Minimale Korrektur nach oben absehbar
Wie tief diese Nutzungszahlen tatsächlich sind, zeigt sich auch an einer neuen Massnahme, die Mediapulse vor wenigen Tagen angekündigt hat: In Absprache mit der Usercommission (!) werden etwa 60% der PC-only-Haushalte aus dem Panel «geworfen» – nämlich all jene, die zwar fernsehen könnten, dies aber gemäss eigenen Angaben nie tun. Entsprechend wird sich das Universum (aktuell 3,511 Millionen Haushalte) etwas verkleinern. Die Folge: Werte mit Bezug zum Universum (beispielsweise Rating in Prozent) dürften gemäss Mediapulse eine Erhöhung im einstelligen Prozentbereich erfahren.

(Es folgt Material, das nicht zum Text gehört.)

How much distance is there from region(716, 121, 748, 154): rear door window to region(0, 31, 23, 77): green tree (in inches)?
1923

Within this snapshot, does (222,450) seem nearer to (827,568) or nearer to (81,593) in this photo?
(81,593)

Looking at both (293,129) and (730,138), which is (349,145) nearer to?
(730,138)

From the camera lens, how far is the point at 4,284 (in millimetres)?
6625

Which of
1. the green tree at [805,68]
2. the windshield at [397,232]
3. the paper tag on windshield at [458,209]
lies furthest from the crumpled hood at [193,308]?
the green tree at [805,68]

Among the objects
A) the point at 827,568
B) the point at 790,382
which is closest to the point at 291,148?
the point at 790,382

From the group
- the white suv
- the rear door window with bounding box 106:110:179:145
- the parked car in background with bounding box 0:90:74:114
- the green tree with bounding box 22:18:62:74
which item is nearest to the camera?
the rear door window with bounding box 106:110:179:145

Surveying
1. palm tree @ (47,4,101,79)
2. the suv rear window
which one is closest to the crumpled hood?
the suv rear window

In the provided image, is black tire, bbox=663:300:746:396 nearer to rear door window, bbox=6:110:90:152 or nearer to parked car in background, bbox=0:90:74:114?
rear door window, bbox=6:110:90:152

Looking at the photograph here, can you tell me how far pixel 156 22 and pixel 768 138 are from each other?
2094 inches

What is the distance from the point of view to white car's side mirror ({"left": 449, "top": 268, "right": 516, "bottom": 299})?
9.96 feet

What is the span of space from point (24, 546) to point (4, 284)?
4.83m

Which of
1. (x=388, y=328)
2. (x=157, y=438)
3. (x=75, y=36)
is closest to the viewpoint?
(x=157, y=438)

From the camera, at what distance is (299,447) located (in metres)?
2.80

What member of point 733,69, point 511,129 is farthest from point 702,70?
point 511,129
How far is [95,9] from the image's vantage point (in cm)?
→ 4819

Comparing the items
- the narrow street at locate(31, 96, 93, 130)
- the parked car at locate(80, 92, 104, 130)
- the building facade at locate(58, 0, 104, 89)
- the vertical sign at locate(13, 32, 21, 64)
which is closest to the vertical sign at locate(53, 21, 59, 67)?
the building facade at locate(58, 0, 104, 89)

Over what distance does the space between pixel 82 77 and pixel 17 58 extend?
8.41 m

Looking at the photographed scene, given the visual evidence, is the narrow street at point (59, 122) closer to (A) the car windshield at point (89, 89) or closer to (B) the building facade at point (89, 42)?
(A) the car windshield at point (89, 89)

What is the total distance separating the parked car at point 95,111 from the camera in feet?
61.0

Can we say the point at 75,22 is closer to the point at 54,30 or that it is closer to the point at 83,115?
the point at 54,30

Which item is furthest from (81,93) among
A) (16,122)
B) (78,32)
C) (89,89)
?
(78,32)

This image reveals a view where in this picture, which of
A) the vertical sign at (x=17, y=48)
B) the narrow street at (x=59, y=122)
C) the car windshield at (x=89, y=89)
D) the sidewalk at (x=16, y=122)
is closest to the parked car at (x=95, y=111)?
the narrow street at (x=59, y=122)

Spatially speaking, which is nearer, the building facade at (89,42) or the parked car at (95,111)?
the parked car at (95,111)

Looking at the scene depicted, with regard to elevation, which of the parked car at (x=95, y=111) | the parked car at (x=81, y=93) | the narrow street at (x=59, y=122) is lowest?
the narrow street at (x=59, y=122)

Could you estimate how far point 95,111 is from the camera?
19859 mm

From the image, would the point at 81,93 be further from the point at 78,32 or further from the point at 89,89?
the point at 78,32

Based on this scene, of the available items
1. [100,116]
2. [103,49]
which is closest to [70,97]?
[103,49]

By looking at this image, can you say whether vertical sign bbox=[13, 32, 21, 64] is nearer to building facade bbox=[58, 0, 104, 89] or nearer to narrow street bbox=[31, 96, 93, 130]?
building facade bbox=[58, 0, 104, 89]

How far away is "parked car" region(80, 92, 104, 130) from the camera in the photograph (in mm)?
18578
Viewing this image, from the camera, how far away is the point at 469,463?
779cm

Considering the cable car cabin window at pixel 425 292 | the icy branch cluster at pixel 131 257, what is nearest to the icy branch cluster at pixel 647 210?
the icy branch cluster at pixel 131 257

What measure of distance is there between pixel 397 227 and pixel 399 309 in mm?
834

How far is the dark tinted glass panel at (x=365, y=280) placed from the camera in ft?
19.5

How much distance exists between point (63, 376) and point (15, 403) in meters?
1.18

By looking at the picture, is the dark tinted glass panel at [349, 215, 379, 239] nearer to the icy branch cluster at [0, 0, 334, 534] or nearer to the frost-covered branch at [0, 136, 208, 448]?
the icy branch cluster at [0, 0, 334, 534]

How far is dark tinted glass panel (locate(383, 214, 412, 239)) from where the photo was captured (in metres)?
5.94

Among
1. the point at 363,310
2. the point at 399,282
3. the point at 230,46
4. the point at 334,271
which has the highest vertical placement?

Eine Anmerkung sei allerdings noch erlaubt: Die TV-Nutzung via PC oder Laptop mag in den PC-only-Haushalten klein sein. Das schliesst aber nicht aus, dass die TV-Nutzung via Tablet und Smartphone umso höher, vielleicht sogar überdurchschnittlich hoch ist. Doch das weiss niemand, denn Mediapulse kann diese Nutzungsart derzeit gar nicht messen.

Leserbeiträge

Monsieur Digital 26. Juni 2013, 11:24

Sauber, sauber! Danke für die Aufbereitung! Den Hammer finden wir das herausnehmen von PC HH, damit die Ratings nach oben gehen. Das Motto lautet hier wohl: „Wir basteln uns ein von allen akzeptiertes Panel“.
Frage: Ist das wissenschaftlich und mit der Ethik in der MAFO überhaupt vertretbar? Für uns nicht!
Was sagt der Quoten Tycoon Steinmann denn dazu?

Thomas Läubli 29. Juni 2013, 15:27

Quoten sind nichts weiter als ein statistisches Abbild der Kundennutzung. Sie sagen im Prinzip nichts darüber aus, was das Publikum will. Während einige mit Heroismus verteidigen, dass die Nutzung das Angebot verändern müsse, blenden sie aus, dass auch das Angebot die Nutzung beeinflusst. Nur ideologische Funktionäre sehen solche Modelle als eine Einbahnstrasse an. Wenn die Ideologen der gezielten Volksverdummung nur noch Oberflächlichkeiten anbieten wollen (und überdies mittels eingekaufter Sportanteile die Quote frisieren), dann konsumiert das Volk eben nur noch Schwachsinn, weil die Ideologen die Leute auf bescheidenem kognitivem Niveau halten möchten. Es rechtfertigt aber in keiner Weise einen Service Public.